Some metal peels slightly make up for this fact by having lots of small holes to prevent sticking as well as a way to prevent excess flour getting on the pizza stone.
That being said, a wooden peel can only absorb a small amount of moisture and if you’re dough is sticky it will stick to any material. So I wouldn’t consider the material a major factor when deciding on a pizza peel to buy.
The main factor to consider when picking out a pizza peel is the width. A thin pizza peel works better and makes sliding the pizza dough on and off the pizza stone much easier.
How To Clean A Pizza Peel
Make sure you keep your pizza peel as clean as possible between uses because any residue or debris that gets stuck to it will cause sticking the next time you make a pizza.
I generally just use a wet cloth and warm water to gently rub off any dirt or grime from my pizza peel. If something is really stick to it I’ll use a some vinegar and paper towels.
Just be sure not scrub with anything too abrasive that will make the peel less smooth and you should be fine.

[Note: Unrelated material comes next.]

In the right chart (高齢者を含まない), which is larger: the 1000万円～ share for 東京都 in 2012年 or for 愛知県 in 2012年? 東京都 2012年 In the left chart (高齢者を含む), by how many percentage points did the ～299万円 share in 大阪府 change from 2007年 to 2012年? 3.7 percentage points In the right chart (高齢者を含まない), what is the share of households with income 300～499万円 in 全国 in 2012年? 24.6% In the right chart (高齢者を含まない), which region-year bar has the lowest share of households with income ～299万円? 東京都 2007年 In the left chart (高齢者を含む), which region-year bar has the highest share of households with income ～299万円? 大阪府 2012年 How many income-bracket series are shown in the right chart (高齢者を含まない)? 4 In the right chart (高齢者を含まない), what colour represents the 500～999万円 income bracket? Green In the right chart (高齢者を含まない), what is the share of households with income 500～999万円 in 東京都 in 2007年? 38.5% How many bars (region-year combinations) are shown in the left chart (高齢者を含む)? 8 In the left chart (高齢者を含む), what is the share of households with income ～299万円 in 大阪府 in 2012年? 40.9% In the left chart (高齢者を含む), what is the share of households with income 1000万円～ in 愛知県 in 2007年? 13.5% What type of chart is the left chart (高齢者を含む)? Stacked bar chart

A pizza peel is necessary if you’re going to use a pizza steel or stone. After all, without one there wouldn’t be any way to get the dough to it safely
But if your pizza does fail to launch correctly and falls folded or twisted on the steel, wait about 10-20 seconds and it might slide easily back onto the peel where you can hopefully fix it. This gives the dough enough time to dry and solidify every so slightly so that it can dislodge from the surface.
But if prepared properly, your raw pizza dough shouldn’t have any problems sliding from the pizza peel to the pizza steel without sticking. Just make sure you’re using plenty of semolina flour.
And whether you use parchment paper or some kind of DIY or alternative pizza peel, as long as your pizza gets on the steel (or stone) in one piece, you should be good to go.
How do you keep pizza dough from sticking to the peel?
The key to avoiding pizza dough sticking to the peel is flour and a properly shaped dough ball. By shaping your pizza dough on top of a pile of semolina flour, you’ll coat the wet surface of the dough in flour and avoid sticking. I also recommend lightly dusting your pizza peel in semolina flour before placing the dough on top for an extra layer of protection. When you follow these steps, your pizza dough will easily glide off the pizza peel.
How do you use a wooden pizza peel?
A wooden pizza peel is used just like any other kind of pizza peel. In fact, a wooden pizza peel has some advantages over metal because it can absorb a small amount of moisture and prevent sticking. To use a wooden pizza peel, just like any pizza peel, dust it with a small amount of semolina flour and work quickly to prevent the dough from settling and sticking.
Should I oil my pizza peel?
You should absolutely, under any circumstances, oil a pizza peel. Pizza dough needs to glide effortlessly off of a pizza peel, and oil (just like any other liquid) will create friction and prevent the dough from launching. Oil will also introduce fat to the pizza steel or pizza stone, which can potentially damage it. Instead, you should always use flour (preferably semolina flour) to prevent your pizza from sticking to the peel.
What do you dust pizza peels with?
You should only ever dust a pizza peel with flour. Any kind of flour will work in terms of preventing sticking, but I recommend using semolina flour because of its superior ability to shield from moisture, as well as its better taste and slightly crunchy texture. If you need semolina flour and don’t have access to it at your local grocery store, you can always buy high quality semolina flour from Amazon.
How much flour do you put on a pizza peel?
You should only ever need to use a small dusting of flour on your pizza peel to prevent sticking. For reference, you only need to use a small handful of flour, or maybe slightly less than teaspoon. But when in doubt, use as much flour as you think you need because nothing is worse than a pizza that’s stuck on the peel.